Dorothy Carter était au début de la quarantaine lorsqu'elle a enregistré son album largement instrumental et entièrement envoûtant. Troubadour. Bien que la sortie de 1976 soit son premier album, elle avait déjà vécu de très nombreuses vies et mené une carrière bien remplie. Artiste attirée par les instruments obscurs et souvent encombrants, elle a étudié la musique au Bard College et à la Royal Academy of Arts, mais c'était une conclusion étrangère qu'elle s'irriterait de la rigidité du monde universitaire. Elle a parcouru le monde dans la rue à la recherche de nouveaux sons et de nouvelles inspirations, passant même un an dans un couvent au Mexique où elle aurait eu des visions spirituelles épiphaniques. À la fin des années 1960 et au début des années 1970, elle a joué dans un collectif d’improvisation appelé Central Maine Power Company avec une poignée d’autres excentriques (dont la pionnière du New Age Constance Demby), et Carter a toujours fourni une contrepartie mélodique à ce qu’ils qualifiaient de « pas de musique ». » Mais elle a trouvé son plus grand succès commercial avec le groupe classique Mediæval Bæbes, qui, dans les années 90, a surfé sur une vague d'intérêt pour la musique ancienne (en particulier le chant grégorien, mais aussi les ensembles à cordes) jusqu'à atteindre une certaine popularité.
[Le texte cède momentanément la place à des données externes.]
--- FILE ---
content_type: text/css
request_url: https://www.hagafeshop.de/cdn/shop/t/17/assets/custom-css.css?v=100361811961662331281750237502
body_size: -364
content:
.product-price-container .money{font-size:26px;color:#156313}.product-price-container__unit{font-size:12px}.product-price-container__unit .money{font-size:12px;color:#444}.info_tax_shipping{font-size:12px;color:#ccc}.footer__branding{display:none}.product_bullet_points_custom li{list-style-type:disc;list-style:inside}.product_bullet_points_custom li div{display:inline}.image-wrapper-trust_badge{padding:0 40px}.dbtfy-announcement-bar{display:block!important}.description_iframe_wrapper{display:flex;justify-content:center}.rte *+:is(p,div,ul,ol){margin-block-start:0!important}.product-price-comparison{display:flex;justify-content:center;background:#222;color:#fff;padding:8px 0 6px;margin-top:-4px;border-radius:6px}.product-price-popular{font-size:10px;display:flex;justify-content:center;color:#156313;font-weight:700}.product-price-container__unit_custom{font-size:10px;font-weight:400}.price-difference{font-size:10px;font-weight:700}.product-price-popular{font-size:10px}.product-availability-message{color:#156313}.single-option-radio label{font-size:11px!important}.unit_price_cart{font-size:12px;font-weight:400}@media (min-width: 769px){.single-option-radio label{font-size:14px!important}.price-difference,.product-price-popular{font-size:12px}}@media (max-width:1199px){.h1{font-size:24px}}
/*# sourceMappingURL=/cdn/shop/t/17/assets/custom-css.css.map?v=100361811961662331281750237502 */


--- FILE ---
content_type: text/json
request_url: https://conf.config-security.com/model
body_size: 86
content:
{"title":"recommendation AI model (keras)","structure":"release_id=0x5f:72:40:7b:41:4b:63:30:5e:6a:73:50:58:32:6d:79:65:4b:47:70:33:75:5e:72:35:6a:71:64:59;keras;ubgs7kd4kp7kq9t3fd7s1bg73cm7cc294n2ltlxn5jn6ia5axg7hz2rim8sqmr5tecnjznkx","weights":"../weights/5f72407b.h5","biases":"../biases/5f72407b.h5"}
Tout au long de sa vie, Carter a rassemblé une collection d'instruments qui n'étaient pas enseignés dans les écoles de musique : cithares, vielles à roue, psaltères, harpes irlandaises et bien plus encore, certains avec tellement de modifications qu'elles ressemblaient à leurs formes originales. Elle a passé ses dernières années à la Nouvelle-Orléans, apparemment accroupie dans un entrepôt manquant de chauffage et d'eau courante, mais disposant de suffisamment d'espace pour sa ménagerie musicale. Toutes les obsessions qui ont motivé toute sa carrière peuvent être entendues dans Troubadour. Enregistré dans un petit studio de Boston et mettant en vedette des membres de la Power Music Company, qui ont produit et ajouté des touches de tamboura (un instrument à cordes grec ancien) et de ch'in (une cithare traditionnelle chinoise), il joue comme une carte des passions musicales de Carter. , traçant des rivières et des routes entre tradition populaire et innovation d'avant-garde. Il a trouvé un petit public sur les scènes folk de Boston et de New York, mais n'a pas voyagé beaucoup plus loin. Il n’y a aucune conspiration ici sur les malversations des labels ou l’apathie des auditeurs. Carter n'a jamais entrepris de faire un disque avec des gestes manifestes en faveur de la viabilité commerciale, même si peut-être que la nouvelle réédition de Drag City suscitera une réévaluation populaire, en particulier dans la foulée du repressage l'année dernière du deuxième album de Carter, le plus trippant, plus orienté vers la voix. Waillée Waillée.
Aussi nouveau que puisse paraître un album de dulcimer et de psaltérion martelés, Troubadour n'est pas seulement accessible mais vivifiant, plein de grandes idées et de moments d'une beauté désarmante. Au cœur de l'album se trouve le dulcimer, un instrument dont la sonorité est difficile à décrire. Lorsque Carter frappe ces cordes tendues avec ses marteaux, elle produit un son inhabituel : pointilliste ? pixelisé ? – avec un slapback vif et percutant, comme si nous entendions en même temps la note et son écho immédiat. Son martèlement rapide sur « Visiting Song » sonne comme une pluie sculptée. Parce qu'elle est une joueuse tellement fougueuse, il n'est pas difficile de se perdre dans ces chansons, de perdre la notion du temps dans la mélodie en spirale de « Lark in the Morning » ou dans la douce pulsation de « Masquerade », l'un des rares originaux sur Troubadour.